## Task objective
Each record that follows should be repeated exactly, minus any images.

═════ Provided data ═════

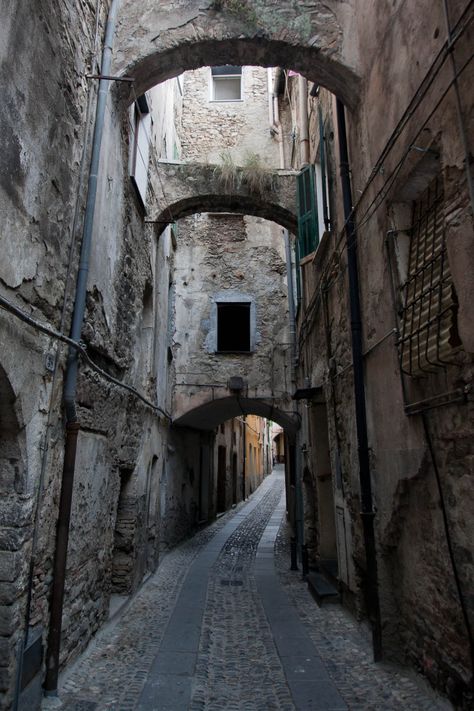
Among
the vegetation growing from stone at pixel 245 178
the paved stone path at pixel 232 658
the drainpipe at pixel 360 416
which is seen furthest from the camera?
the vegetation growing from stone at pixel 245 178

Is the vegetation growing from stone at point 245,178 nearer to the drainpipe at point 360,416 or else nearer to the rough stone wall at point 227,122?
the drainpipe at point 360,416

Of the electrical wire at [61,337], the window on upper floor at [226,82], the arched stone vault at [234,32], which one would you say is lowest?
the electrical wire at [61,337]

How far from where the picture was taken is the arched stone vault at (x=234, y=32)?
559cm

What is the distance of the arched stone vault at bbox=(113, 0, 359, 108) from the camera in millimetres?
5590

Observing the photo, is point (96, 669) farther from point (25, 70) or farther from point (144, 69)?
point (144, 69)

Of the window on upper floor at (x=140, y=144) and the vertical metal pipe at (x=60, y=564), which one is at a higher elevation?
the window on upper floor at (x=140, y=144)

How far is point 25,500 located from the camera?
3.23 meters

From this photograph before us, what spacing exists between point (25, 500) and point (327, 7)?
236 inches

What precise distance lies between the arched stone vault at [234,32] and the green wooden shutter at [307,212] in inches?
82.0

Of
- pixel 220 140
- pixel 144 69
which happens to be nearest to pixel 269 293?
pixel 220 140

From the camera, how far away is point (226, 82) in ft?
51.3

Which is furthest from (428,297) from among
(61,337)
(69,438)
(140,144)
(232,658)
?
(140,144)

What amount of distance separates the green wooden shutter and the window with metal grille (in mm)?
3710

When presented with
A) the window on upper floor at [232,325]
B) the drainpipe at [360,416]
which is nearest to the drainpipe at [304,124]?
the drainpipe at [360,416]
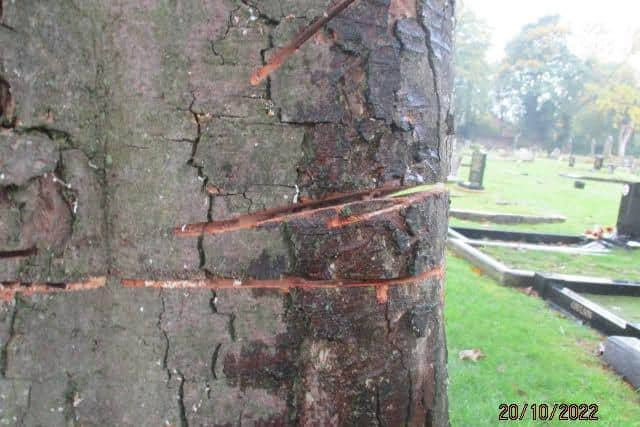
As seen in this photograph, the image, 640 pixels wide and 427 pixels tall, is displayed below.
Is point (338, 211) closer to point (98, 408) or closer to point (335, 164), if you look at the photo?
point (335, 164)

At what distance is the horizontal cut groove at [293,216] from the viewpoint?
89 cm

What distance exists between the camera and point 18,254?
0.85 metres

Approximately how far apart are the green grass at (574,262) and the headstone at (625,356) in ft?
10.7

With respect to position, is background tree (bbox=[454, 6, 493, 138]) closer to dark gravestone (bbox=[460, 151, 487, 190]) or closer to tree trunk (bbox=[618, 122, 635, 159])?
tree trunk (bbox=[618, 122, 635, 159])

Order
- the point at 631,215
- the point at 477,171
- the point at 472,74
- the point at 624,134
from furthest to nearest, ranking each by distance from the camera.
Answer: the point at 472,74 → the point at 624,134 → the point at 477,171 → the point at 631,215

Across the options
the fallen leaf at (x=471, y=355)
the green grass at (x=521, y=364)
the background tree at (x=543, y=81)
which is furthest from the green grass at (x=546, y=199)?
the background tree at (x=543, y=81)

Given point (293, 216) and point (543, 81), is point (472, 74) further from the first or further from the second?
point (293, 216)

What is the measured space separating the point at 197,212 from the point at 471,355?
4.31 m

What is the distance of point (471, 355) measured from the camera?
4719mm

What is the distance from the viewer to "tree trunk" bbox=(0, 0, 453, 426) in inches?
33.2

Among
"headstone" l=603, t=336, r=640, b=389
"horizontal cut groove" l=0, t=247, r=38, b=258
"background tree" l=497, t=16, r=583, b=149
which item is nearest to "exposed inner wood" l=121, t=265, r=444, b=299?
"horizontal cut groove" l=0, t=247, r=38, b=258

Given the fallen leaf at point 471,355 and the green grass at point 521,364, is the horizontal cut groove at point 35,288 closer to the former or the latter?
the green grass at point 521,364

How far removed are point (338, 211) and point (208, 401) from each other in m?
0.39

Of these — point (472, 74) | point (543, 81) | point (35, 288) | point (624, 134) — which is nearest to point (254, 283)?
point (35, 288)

═════

## Complete output
Among
the vegetation growing from stone at pixel 245 178
the paved stone path at pixel 232 658
the drainpipe at pixel 360 416
which is seen furthest from the camera?
the vegetation growing from stone at pixel 245 178

Is the vegetation growing from stone at point 245,178 nearer to the drainpipe at point 360,416 or else nearer to the rough stone wall at point 227,122?
the drainpipe at point 360,416

Of the electrical wire at [61,337], the window on upper floor at [226,82], the arched stone vault at [234,32], which one would you say is lowest?
the electrical wire at [61,337]

How far from where the picture was taken is the arched stone vault at (x=234, y=32)?
559cm

What is the distance of the arched stone vault at bbox=(113, 0, 359, 108) from the camera in millimetres?
5590

Observing the photo, is point (96, 669) farther from point (25, 70) or farther from point (144, 69)?
point (144, 69)

Of the window on upper floor at (x=140, y=144) and the vertical metal pipe at (x=60, y=564), which one is at a higher elevation?
the window on upper floor at (x=140, y=144)

How far is point 25,500 located from the camera?
3.23 meters

From this photograph before us, what spacing exists between point (25, 500) and point (327, 7)?
236 inches

What precise distance lies between the arched stone vault at [234,32] and the green wooden shutter at [307,212] in inches?
82.0

Of
- pixel 220 140
- pixel 144 69
which happens to be nearest to pixel 269 293?
pixel 220 140

From the camera, how far away is point (226, 82) in ft?
51.3

Which is furthest from (428,297) from among
(61,337)
(69,438)
(140,144)
(232,658)
?
(140,144)

What amount of distance separates the green wooden shutter and the window with metal grille (in mm)?
3710

When presented with
A) the window on upper floor at [232,325]
B) the drainpipe at [360,416]
which is nearest to the drainpipe at [304,124]?
the drainpipe at [360,416]
As seen in this photograph, the image, 640 pixels wide and 427 pixels tall, is displayed below.
Is point (338, 211) closer to point (98, 408) or closer to point (335, 164), if you look at the photo?
point (335, 164)

At what distance is the horizontal cut groove at [293,216] from the viewpoint?
89 cm

What distance exists between the camera and point 18,254?
0.85 metres

Approximately how far apart are the green grass at (574,262) and the headstone at (625,356) in ft?
10.7

With respect to position, is background tree (bbox=[454, 6, 493, 138]) closer to dark gravestone (bbox=[460, 151, 487, 190]) or closer to tree trunk (bbox=[618, 122, 635, 159])?
tree trunk (bbox=[618, 122, 635, 159])

Order
- the point at 631,215
- the point at 477,171
- the point at 472,74
- the point at 624,134
from furthest to nearest, ranking each by distance from the camera.
Answer: the point at 472,74 → the point at 624,134 → the point at 477,171 → the point at 631,215

Across the options
the fallen leaf at (x=471, y=355)
the green grass at (x=521, y=364)
the background tree at (x=543, y=81)
which is furthest from the green grass at (x=546, y=199)?
the background tree at (x=543, y=81)

Given point (293, 216) and point (543, 81), is point (472, 74) further from the first or further from the second?
point (293, 216)

What is the measured space separating the point at 197,212 from the point at 471,355?
4.31 m

What is the distance of point (471, 355) measured from the camera?
4719mm

What is the distance from the viewer to "tree trunk" bbox=(0, 0, 453, 426) in inches?
33.2

Among
"headstone" l=603, t=336, r=640, b=389
"horizontal cut groove" l=0, t=247, r=38, b=258
"background tree" l=497, t=16, r=583, b=149
which item is nearest to "exposed inner wood" l=121, t=265, r=444, b=299?
"horizontal cut groove" l=0, t=247, r=38, b=258

Given the fallen leaf at point 471,355 and the green grass at point 521,364, is the horizontal cut groove at point 35,288 closer to the former or the latter?
the green grass at point 521,364

How far removed are point (338, 211) and point (208, 401) from each other in m?
0.39

Of these — point (472, 74) | point (543, 81) | point (35, 288) | point (624, 134) — which is nearest to point (254, 283)?
point (35, 288)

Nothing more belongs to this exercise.